Start of SUPPLIED INFORMATION

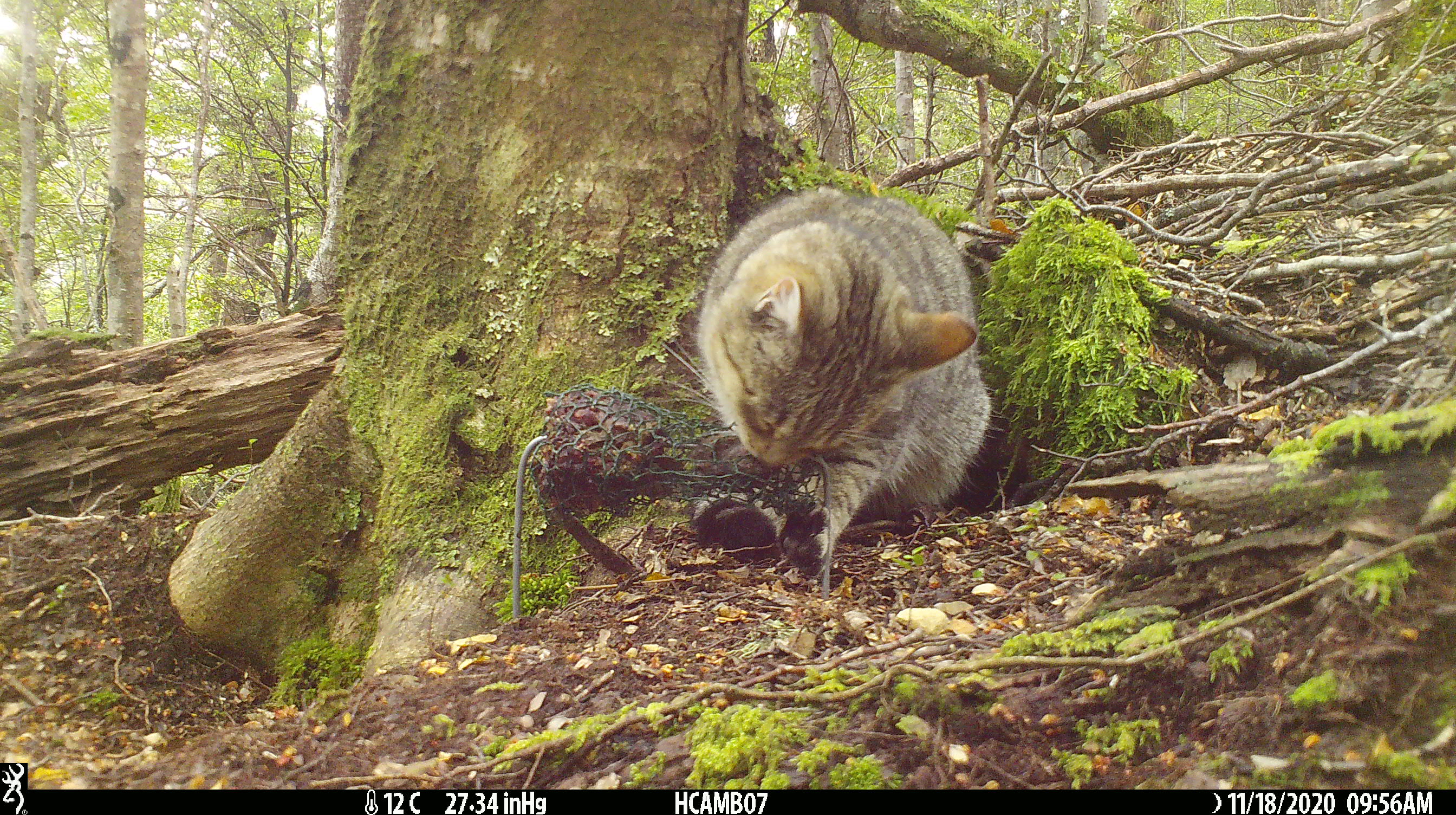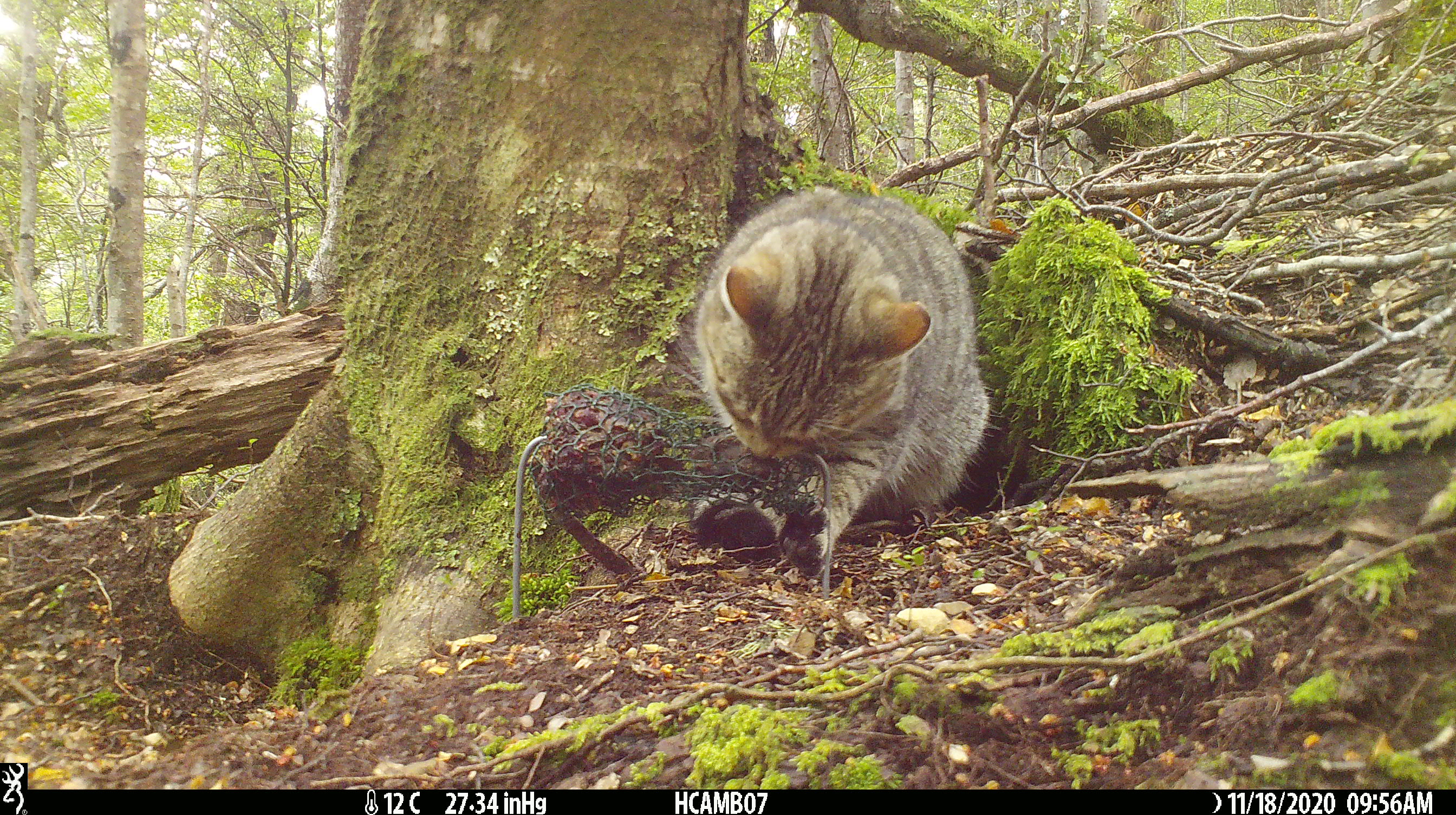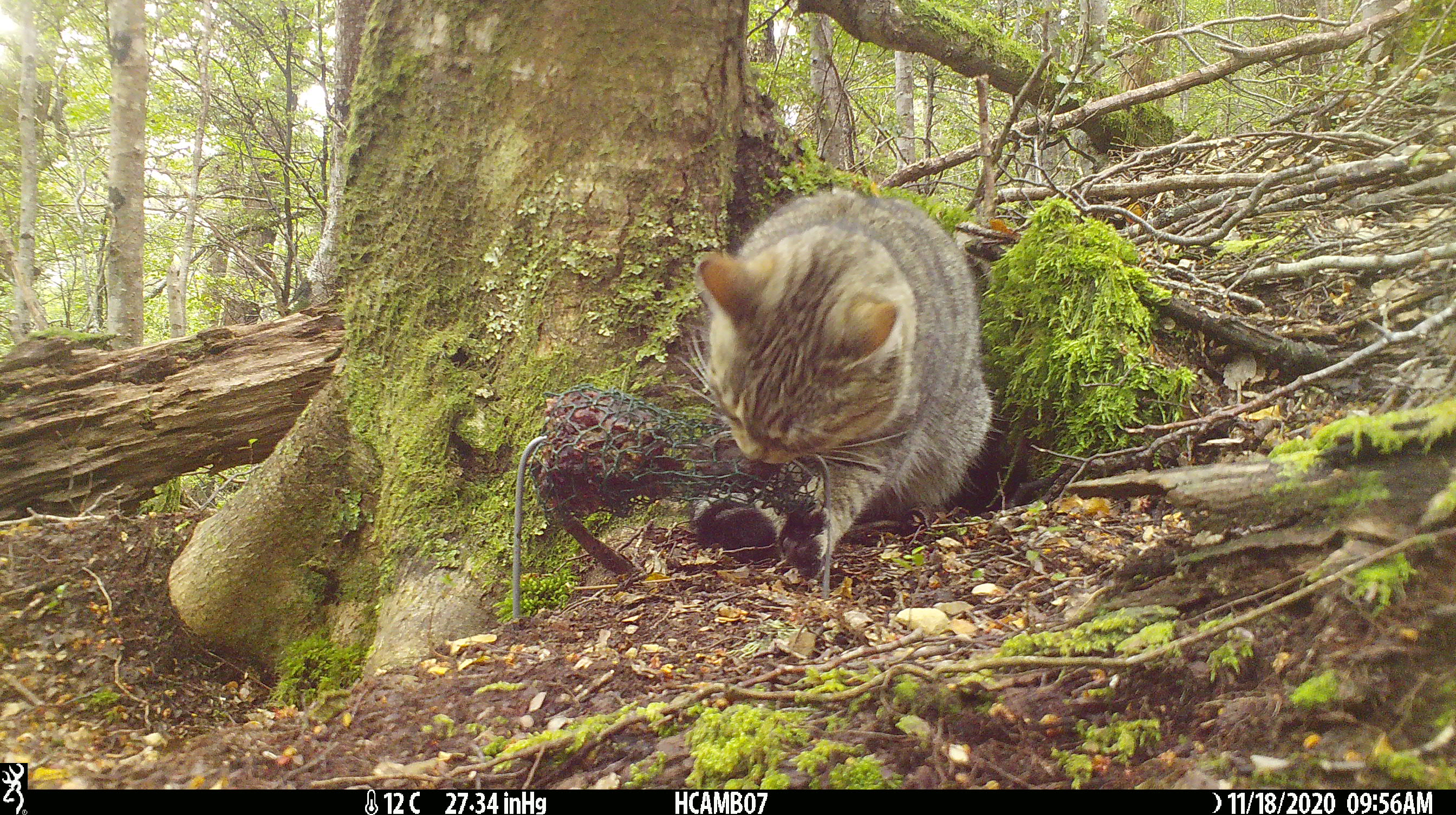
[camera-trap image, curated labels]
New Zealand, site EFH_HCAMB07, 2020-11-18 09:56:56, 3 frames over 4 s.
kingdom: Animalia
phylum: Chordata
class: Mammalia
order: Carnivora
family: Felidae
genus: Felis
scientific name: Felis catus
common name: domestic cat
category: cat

End of SUPPLIED INFORMATION
Start of SUPPLIED INFORMATION

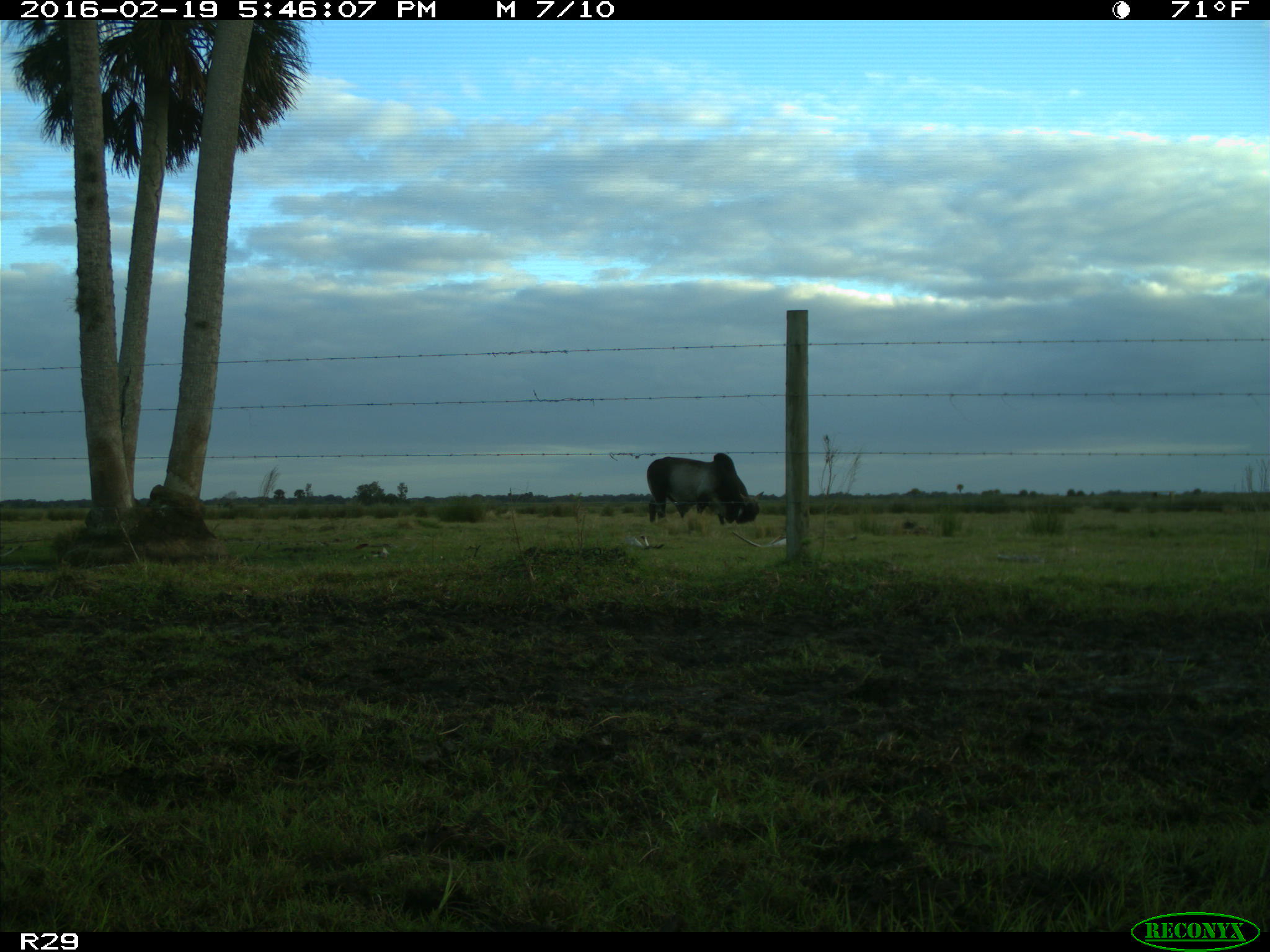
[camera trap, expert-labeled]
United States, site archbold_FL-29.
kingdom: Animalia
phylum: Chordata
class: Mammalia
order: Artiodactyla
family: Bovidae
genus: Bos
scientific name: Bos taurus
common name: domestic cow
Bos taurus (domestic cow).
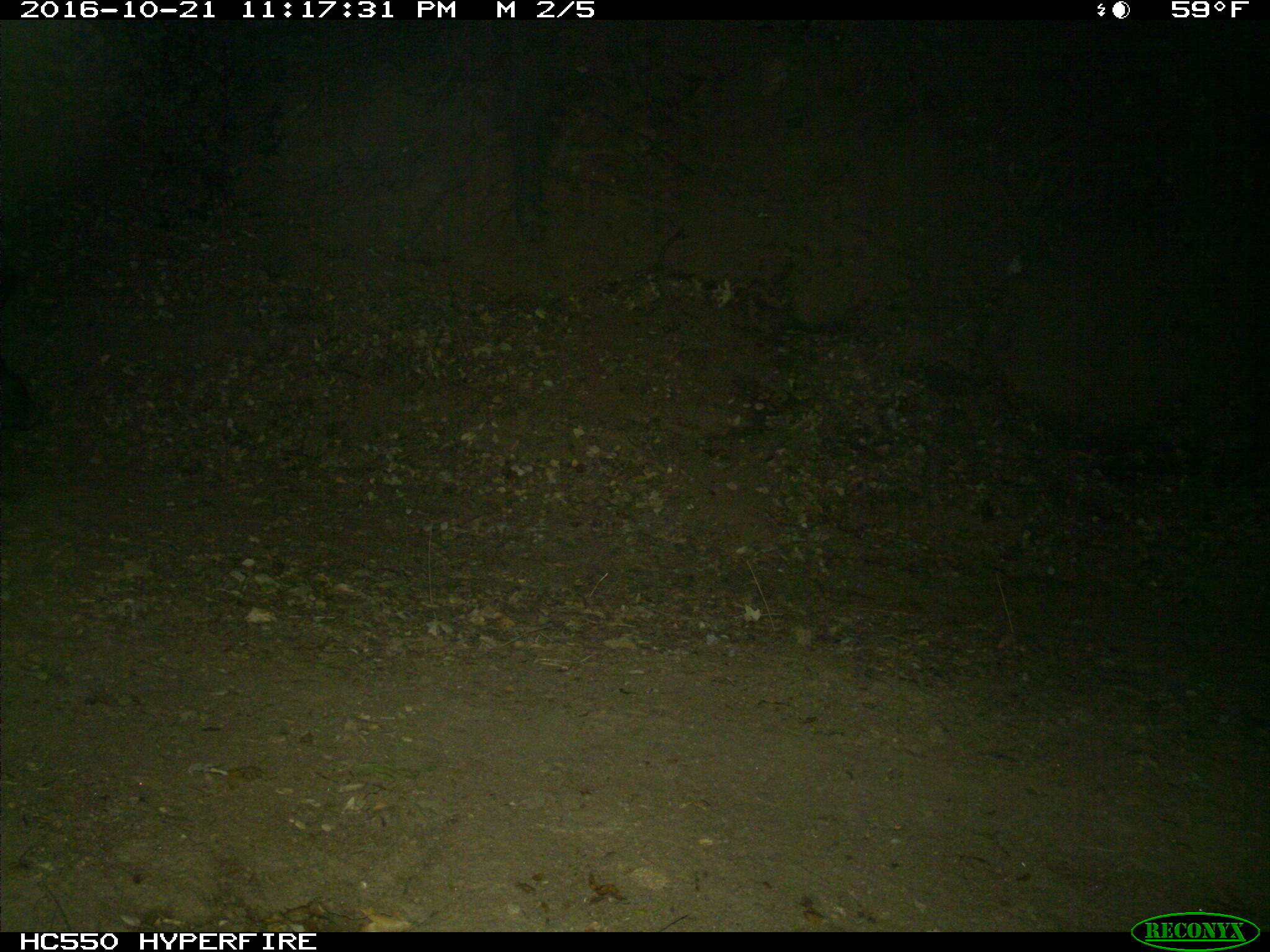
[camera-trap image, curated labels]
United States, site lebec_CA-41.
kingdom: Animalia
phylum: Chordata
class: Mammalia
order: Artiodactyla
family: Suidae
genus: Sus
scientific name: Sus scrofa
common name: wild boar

End of SUPPLIED INFORMATION

TASK DIRECTIONS
In the entries above, which lines run from the one with "family: Bovidae" up to and including the one with "common name: wild boar"? Write them out exactly, without the pictures.

EXERCISE SOLUTION
family: Bovidae
genus: Bos
scientific name: Bos taurus
common name: domestic cow
Bos taurus (domestic cow).
[camera-trap image, curated labels]
United States, site lebec_CA-41.
kingdom: Animalia
phylum: Chordata
class: Mammalia
order: Artiodactyla
family: Suidae
genus: Sus
scientific name: Sus scrofa
common name: wild boar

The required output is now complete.